É comum ouvir por aí que “pesquisa eleitoral é o retrato de um momento”. Retrato? Exagero. É rascunho: o que chamamos de “momento” é uma abstração, uma tentativa de recorte do que é contínuo. Contínuo e veloz, muita vezes. Portanto, pesquisas se escrevem a lápis.
Quem lê pesquisa como quem consulta baralho – há muitos por aí – não sabe qual é sua serventia. Mais revelador do que uma pesquisa em si, por exemplo, é observar o que aconteceu entre ela e a anterior. Frequentemente, o movimento diz muito mais do que os números.
Nem sempre os percentuais que se prestam ao espetáculo do jornalismo de resultados que causa frisson nos incautos são o que o levantamento traz de mais relevante como indício orientador para a compreensão do tal “momento” que a pesquisa “retrata”.
Isso fica muito claro quando se passa em vista, por exemplo, a última pesquisa AtlasIntel e, a seguir, se assiste à entrevista que o site Focus Poder fez com o CEO do instituto, Andrei Roman – uma aula de como se deve ler uma pesquisa de opinião.
Na minha leitura, é perceptível que o eleitorado se encontra num processo inicial de apreensão dos elementos de conteúdo da conjuntura eleitoral, o que é compatível com o momento (olha ele aí de novo) de início da propaganda nos veículos de massa.
Os eleitores, por exemplo, não tinham (e muitos ainda não têm) resposta para uma pergunta capital: que candidato representa o projeto político do Lulismo? A resposta veio e a cidade revelou, com o crescimento de Evandro Leitão, a importância que confere a ela.
A leve recuperação do Capitão Wagner, que seguia em queda livre, pode ter relação com isso, igualmente, como reação de “voto útil” dos que rejeitam a centroesquerda e buscam abrigo fora das ofertas amplamente desacreditadas do prefeito que lacra, mas não convence.
O desempenho – surpreendente, para muitos – do deputado André Fernandes se afirma, uma vez mais, como expressão política do fracasso do espectro político de centro, cujo fisiologismo atávico dá mostras de saturação e empurra o conservadorismo para leitos radicais.

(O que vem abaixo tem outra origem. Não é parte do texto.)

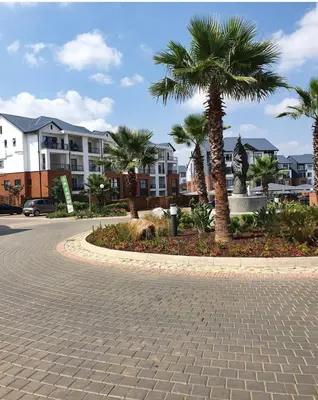 a cobblestone street with palm trees and buildings at Lagoon facing The Blyde in Pretoria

Ao fim, o “salve” geral que Fortaleza manda é: a cidade continua ciosa em sua recusa a pratos feitos e que, sem um contentor que afirme maior prevalência, tende, uma vez mais, a deixar sua decisão para ser tomada somente depois que os competidores cruzarem a última curva e entrarem na reta de chegada.
Até lá, emoções. E dúvidas, porque as certezas são patrimônio dos desinformados.